Better yet, buy raw almonds and baked without salt. Because it feels good, limit the intake of almonds was more than 14 items that are under 100 calories.
5. Biscuit
Biscuits contain a lot of milk and can meet your calcium needs. Choose crackers with a glass of milk dose comparisons (eg, one package of 100 grams is equivalent to one glass of milk).
6. Gelatin
Besides easy to make, gelatin contains fewer calories and be able to withstand hunger long enough. Choose me, plain gelatin which contains only 10 calories. If you like gelatin with fruit or sugar in it, the level is still low calorie anyway, only about 70-80 calories.
7. Banana
This monkey's favorite fruit snacks it could be okay really, you know! It was a sweet, cheap, and not depending on the season. Bananas are also high in nutrients. Not only rich in vitamin B6, vitamin C, bananas are also rich in fiber are good for our digestion. A banana also contains more than 460 milligrams of potassium, which is good for our heart. Bair did not get bored, we can make banana smoothies or mixing into our cereal at breakfast
8. Popcorn
In addition to the right to be friends while watching the movie, it also includes popcorn a healthy snack, you know. A large box of popcorn contains just 93 calories and 1.5 grams of fat. In addition, the popcorn is also mengandungzat important antioxidant, vitamin B, vitamin E, magnesium and fiber. Healthy is that?
9. Broccoli
By eating 1/2 cup of raw broccoli has been cut, you've got half the recommended daily dose of vitamin C (41 milligrams). This nutrient-rich vegetable also offers a number of folate and vitamins. In addition, broccoli also contains an equivalent amount of calcium milk calcium. Therefore, it is suitable for you who suffer from osteoporosis or calcium deficiencies.
10. Carrots
You can meet the needs of vitamins for the day by eating one medium carrot. One carrot contains 17,158 international units (IU) of vitamin A.

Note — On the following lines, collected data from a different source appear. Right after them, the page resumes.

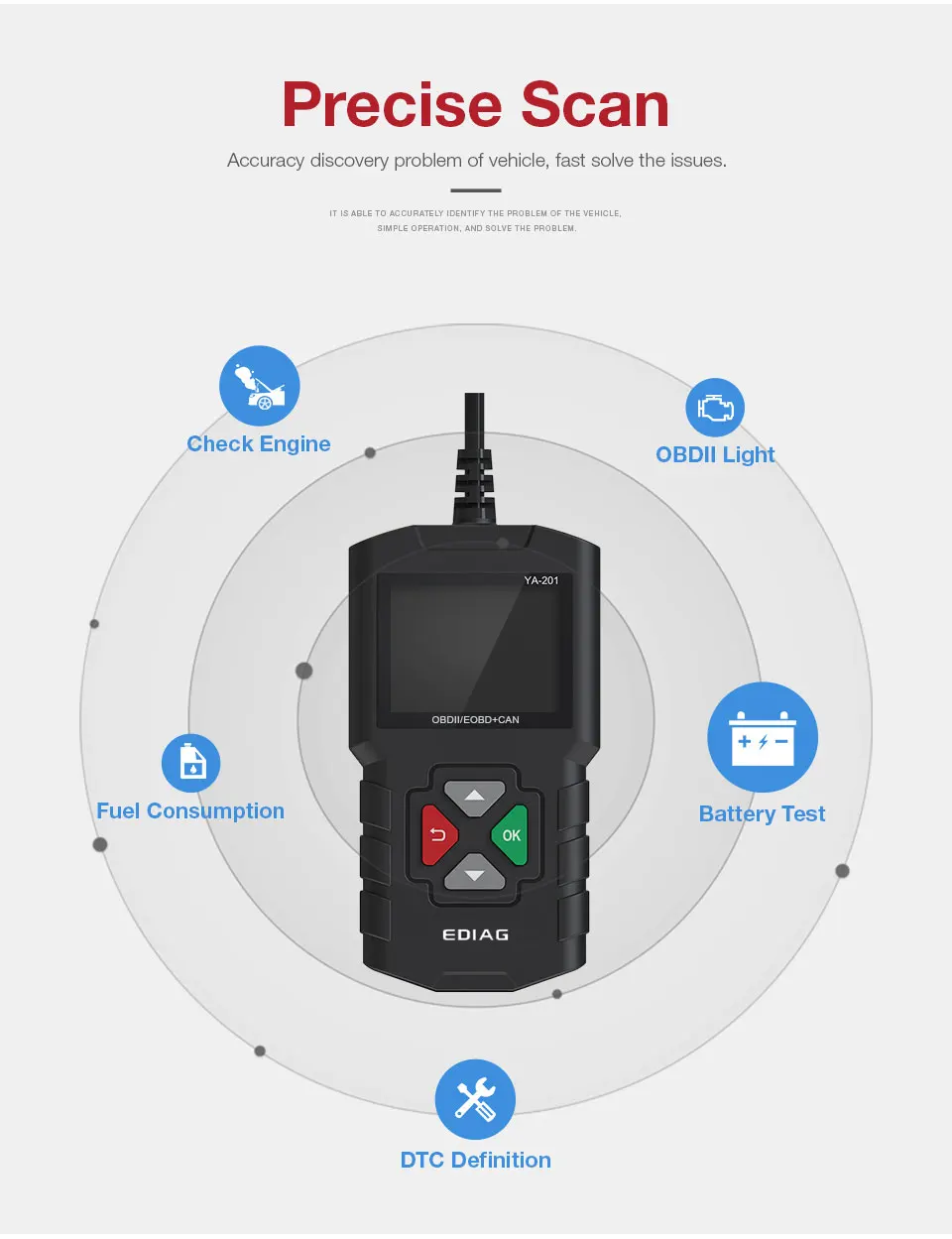 Precise Scan

Accuracy discovery problem of vehicle, fast solve the issues.

IT IS ABLE TO ACCURATELY IDENTIFY THE PROBLEM OF THE VEHICLE, SIMPLE OPERATION, AND SOLVE THE PROBLEM.

Check Engine

OBDII Light

YA-201

OBDII/EOBD+CAN

Fuel Consumption

Battery Test

OK

EDIAG

DTC Definition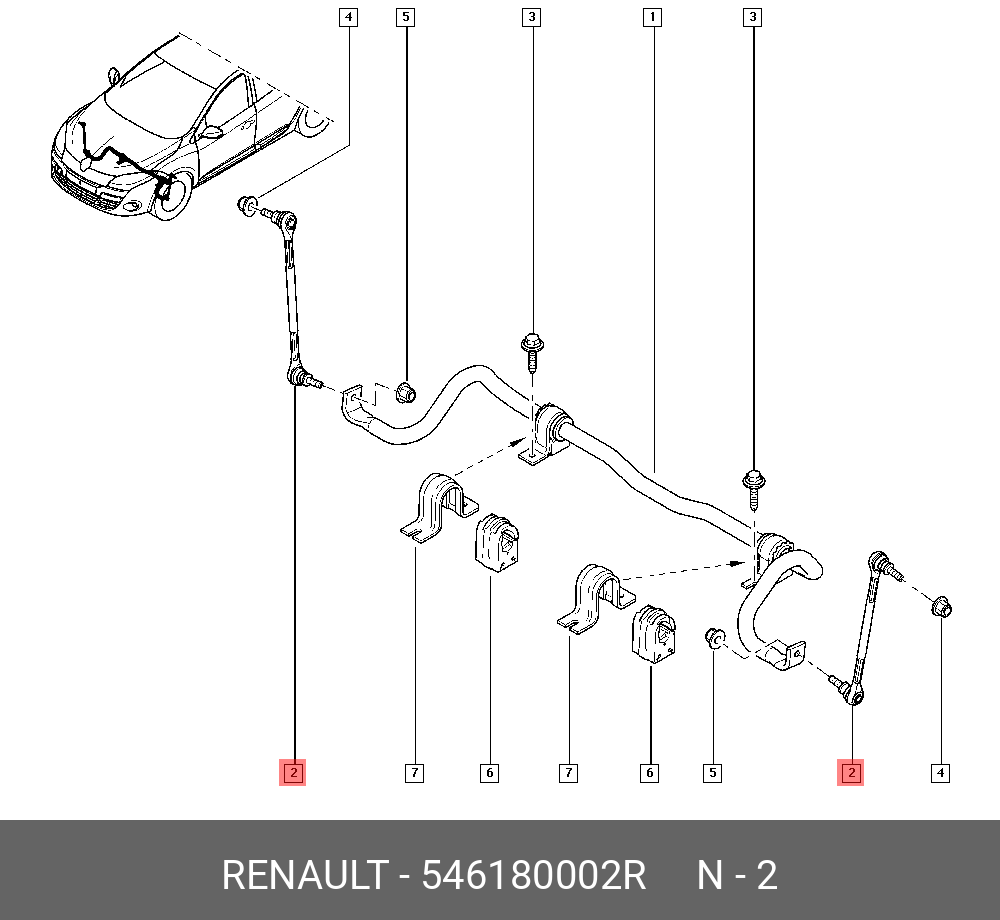 4 5 3 1 3

2 7 6 7 6 5 2 4

RENAULT - 546180002R N - 2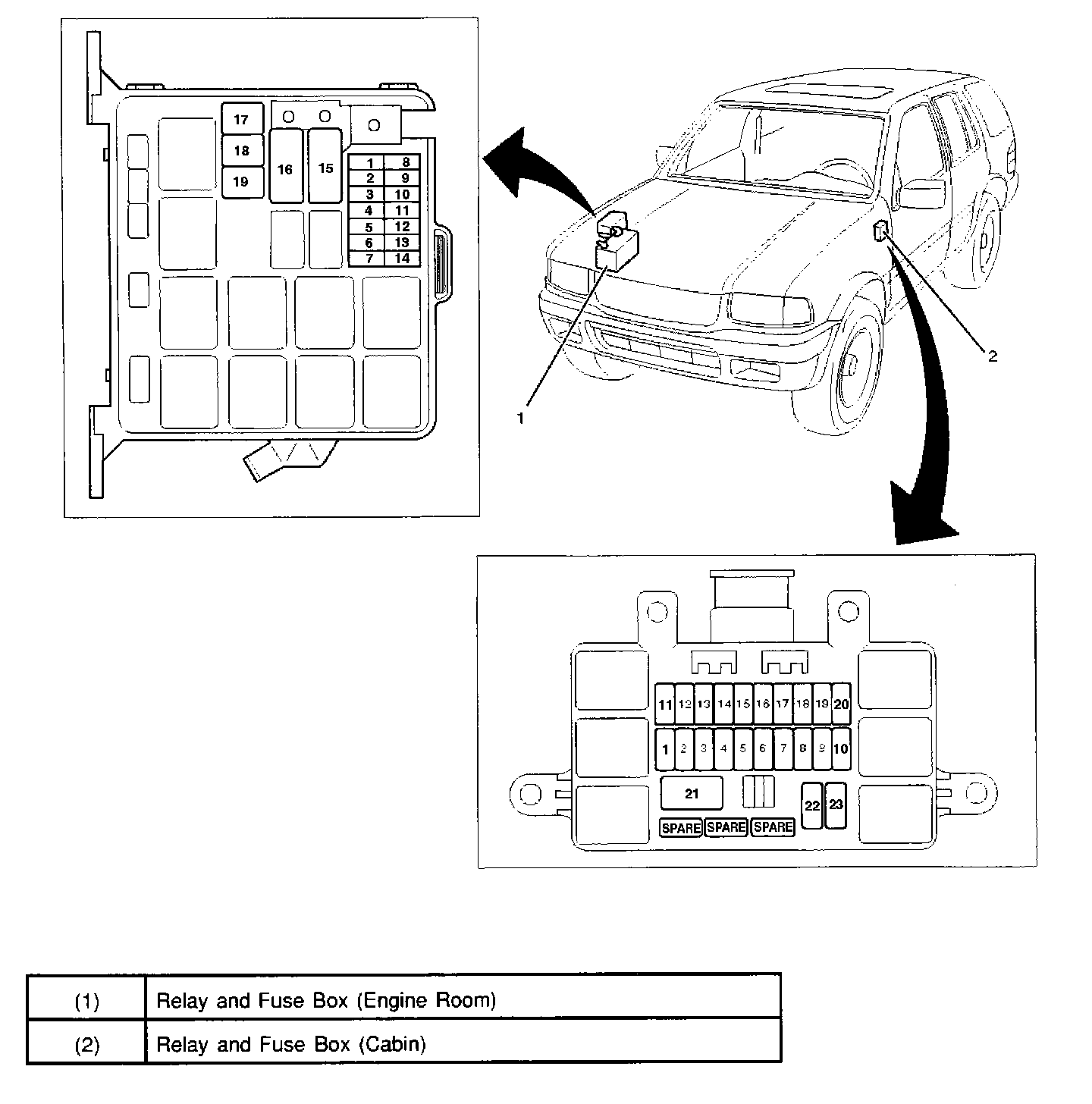 17
18
19
16
15

| 1 | 8 |
|---|---|
| 2 | 9 |
| 3 | 10 |
| 4 | 11 |
| 5 | 12 |
| 6 | 13 |
| 7 | 14 |

1
2

11 12 13 14 15 16 17 18 19 20
1 2 3 4 5 6 7 8 9 10
21
22 23
SPARE SPARE SPARE

| (1) | Relay and Fuse Box (Engine Room) |
|---|---|
| (2) | Relay and Fuse Box (Cabin) |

Three times a day to eat a main meal and two small meals or snacks can be a way that we keep the ideal body weight.
Nutritionists dr. Ida Gunawan, MS, Sp.GK recommends that you choose the right kind of snacks you eat. Instead of eating chips, better eating fiber-rich snacks such as fruit, vegetables, or agar-agar. A cavendish bananas for example, contains about 175 calories.
Small red apples around 85 calories. Low-fat yogurt sized 125 ml even have calories less than 100 calories. Staying added sliced fresh fruit such as strawberries or oranges, be a healthy snack.
Now that you know some healthy snacks to eat. So, from now select and plan a healthy snack you would eat, do not wait until you're starving.